Şekerci, Ülkemizde afet yönetimi konusunda çağdaş ülkelerde uygulanan strateji değişikliği benimsenmelerine rağmen deprem zararlarının azaltma çalışmaları yerine, yine eski alışkanlarımıza dönüldüğünü günü kurtarma politikaları uygulandığını söyledi. Depremlerim hem dünyada hem de ülkemizde trajik ve travmatik vakalarla dolu olduğuna dikkat çeken şekerci devamında şu açıklamayı yaptı:

"Bu felaketlerin bir kısmı henüz hafızalarımızdan silinmemiştir. Eski çağlarda Anadolu medeniyetlerinin yeşerdiği yerlerde kentler depremler sonucu ya yer değiştirmiş, ya da uygarlıklar tamamen yok olmuştur.

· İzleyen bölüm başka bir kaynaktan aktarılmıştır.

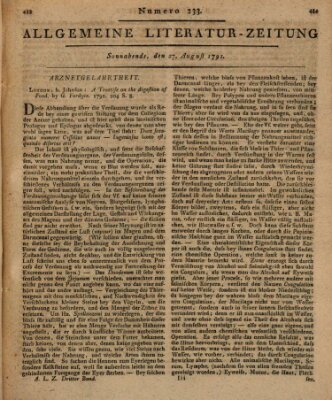 Allgemeine Literatur-Zeitung (Literarisches Zentralblatt für Deutschland) Samstag 27. August 1791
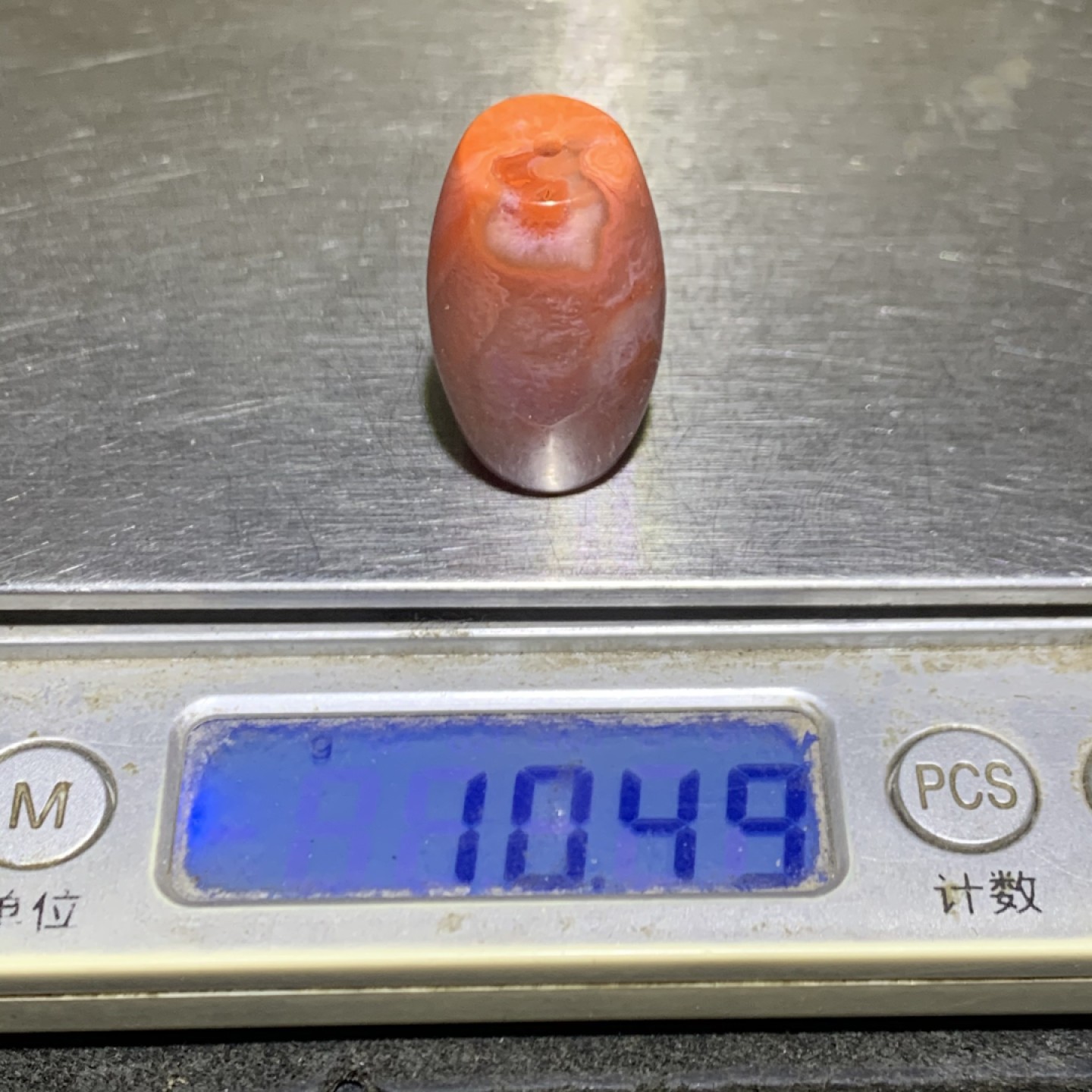 川料南红玛瑙冰飘桶珠一颗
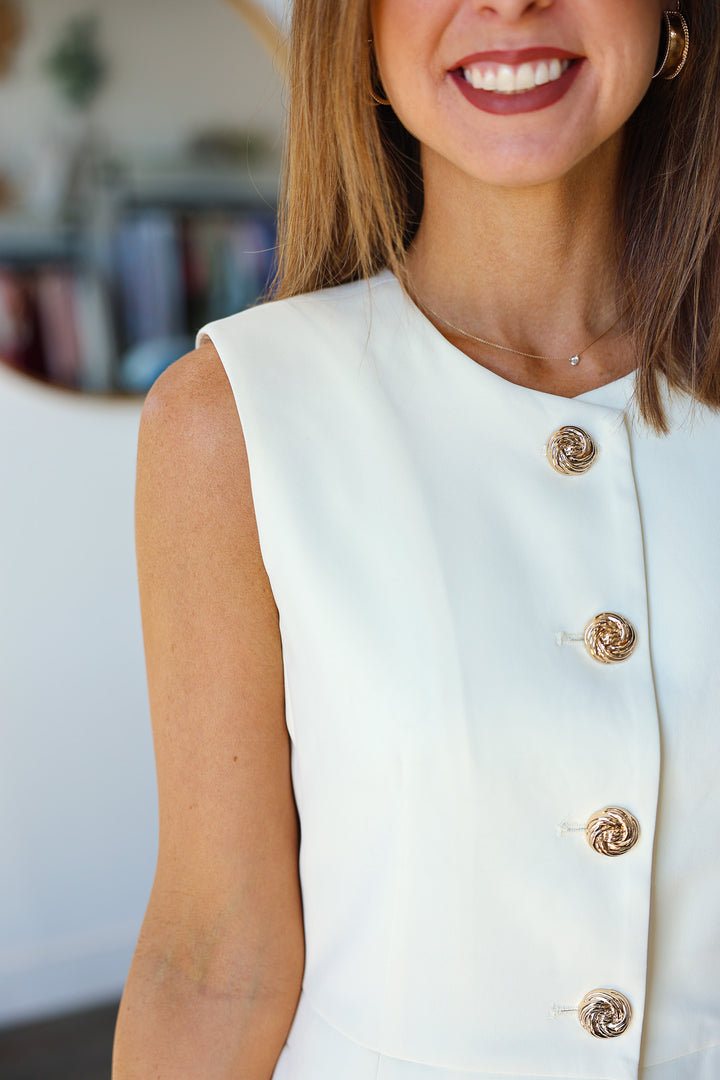 Button Front Peplum Vest - Cream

Yaşadığımız bu büyük ölçekli depremlerde tahmini olarak binlerce insanımızı kaybederken, yarım milyonu aşkın konut da ciddi şekilde hasar görmüştür. Çok eskilere gitmeye gerek yok, 1939 Erzincan, 1999 Marmara, 2011 Van depremleri ülkemizin sonuçlarını unutamadığı, hazırlıksız yakalandığımız felaketlerden bazılarıdır. Mevcut deprem bölgeleri haritamıza göre; topraklarımızın yüzde 66 sı 1`inci ve 2`inci derece deprem bölgesinde bulunmaktadır. Konutlarımızın yüzde 44` ü 1. derece, yüzde 25` i 2. derece deprem bölgesinde yer alırken, nüfusumuzun yaklaşık 34 milyonu yani  yüzde 43`ü 1. derece, yaklaşık 22 milyonu yani yüzde30` u 2. derece deprem bölgesinde yaşamaktadır. Bu tür riskleri gösteren bilgilerimize rağmen gelecek yıkıcı depremlere toplumsal ve kurumsal olarak ne kadar hazırız?  Şimdiye kadar yaşanmış olaylar afet yönetimi açısından ne öncesinde ne de sonrasında hazır olmadığımızı göstermiştir. Ne yazık ki yaşanan depremlerden ders almayı bilemedik, her depremde aynı karmaşa ve aynı acıları yaşamaya devam ettik."